Dimanche 8 août 2021, 19h29, place de la Nation, Paris. Dans l’autobus 57, emprunté à la gare de Lyon, deux jeunes filles me proposent, avec insistance, par signes, une place assise. Je dis que je ne vais pas loin. Elles se lèvent et je m’assieds. L’une d’elles, un peu plus tard, s’assied de nouveau, à côté de moi. Je descends à Nation et je vois que mon sac est ouvert et que mon portefeuille manque. Alors que l’autobus repart, je frappe à la porte et le conducteur m’ouvre. Je vais rapidement vers les jeunes filles, je les regarde en prononçant nettement, dans mon masque : « Mon portefeuille ». Celle de la vitre s’écarte légèrement, l’objet noir est là sur le siège, elle me le tend. Je ne dis rien, je sors mon iPhone, je les prends en photo et en même temps j’appuie sur le bouton d’arrêt, je descends : expérience assez rare d’un « temps réel » où la réflexion, la perception et l’action se superposent exactement ; satisfaction d’une prise de vue « parfaitement cadrée ».

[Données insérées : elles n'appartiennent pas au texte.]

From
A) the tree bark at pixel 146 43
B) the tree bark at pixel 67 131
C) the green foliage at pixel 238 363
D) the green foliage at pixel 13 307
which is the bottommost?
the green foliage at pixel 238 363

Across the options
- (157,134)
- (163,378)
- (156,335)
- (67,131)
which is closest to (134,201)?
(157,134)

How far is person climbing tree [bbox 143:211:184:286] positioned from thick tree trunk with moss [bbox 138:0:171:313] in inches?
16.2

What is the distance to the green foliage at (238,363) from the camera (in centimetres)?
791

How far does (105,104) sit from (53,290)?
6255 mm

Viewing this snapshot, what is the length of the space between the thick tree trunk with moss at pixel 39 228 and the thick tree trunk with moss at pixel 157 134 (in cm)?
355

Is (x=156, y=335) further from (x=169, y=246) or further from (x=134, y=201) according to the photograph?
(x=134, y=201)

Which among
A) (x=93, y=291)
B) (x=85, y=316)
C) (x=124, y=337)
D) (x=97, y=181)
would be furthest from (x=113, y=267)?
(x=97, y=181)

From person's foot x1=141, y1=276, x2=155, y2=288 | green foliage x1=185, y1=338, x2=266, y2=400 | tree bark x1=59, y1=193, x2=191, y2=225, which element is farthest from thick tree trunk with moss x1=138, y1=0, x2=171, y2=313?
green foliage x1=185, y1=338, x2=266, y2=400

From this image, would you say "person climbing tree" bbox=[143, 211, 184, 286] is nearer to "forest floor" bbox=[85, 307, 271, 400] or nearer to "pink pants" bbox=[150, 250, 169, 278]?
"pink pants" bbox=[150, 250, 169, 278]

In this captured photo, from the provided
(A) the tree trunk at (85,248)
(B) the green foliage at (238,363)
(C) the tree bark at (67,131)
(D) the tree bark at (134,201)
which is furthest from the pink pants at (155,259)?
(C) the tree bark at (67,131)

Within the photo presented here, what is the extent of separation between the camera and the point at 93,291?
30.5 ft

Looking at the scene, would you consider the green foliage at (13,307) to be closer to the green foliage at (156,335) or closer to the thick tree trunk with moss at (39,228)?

Transiter (Vie des objets. Ch. 99)


Lundi 12 juillet 2021, 22h, Aix-les-Bains. Un hôtel à l’abandon depuis des années, Le Continental, est repris par une coopérative qui vend des produits bios et qui va ouvrir un café-restaurant. Pour cultiver la clientèle, une visite des travaux est proposée. Ayant à l’esprit une collecte des duos sucrier crémier, j’aperçois un pot à lait en porcelaine que je pense connaître. On me l’offre, il a bien l’inscription Colditz, Made in GDR. Le service pour l’hôtellerie nommé Rationell a été dessiné par Margarete Jahny et Erich Müller au début des années 1970. Sur une ligne qui se réclame plus ou moins ouvertement du Bauhaus, les pièces sont fonctionnelles : utilisables d’une seule main, bec verseur sans gouttes, empilement et agencements possibles, couvercle retenu, etc. Au début des années 90, dans le train vers Karlsruhe ou, plus loin, vers Linz, on a aimé les wagons-restaurants Mitropa, qui avaient été une exclusivité de la RDA. La vaisselle était cette Rationell, avec notamment l’emblématique petite verseuse, la Kännchen. Mon pot à lait n’est pas retrouvé sur les sites de brocante en ligne, mais le plus petit s’y trouve, et avec la marque Mitropa. Coïncidence significative : l’affiche et le catalogue de l’exposition qui vient d’ouvrir à Bâle, chez Vitra, « Deutsches Design 1949-1989, Zwei Länder, eine Geschichte », présente la serveuse Mitropa comme modèle historique du design d’Allemagne de l’Est.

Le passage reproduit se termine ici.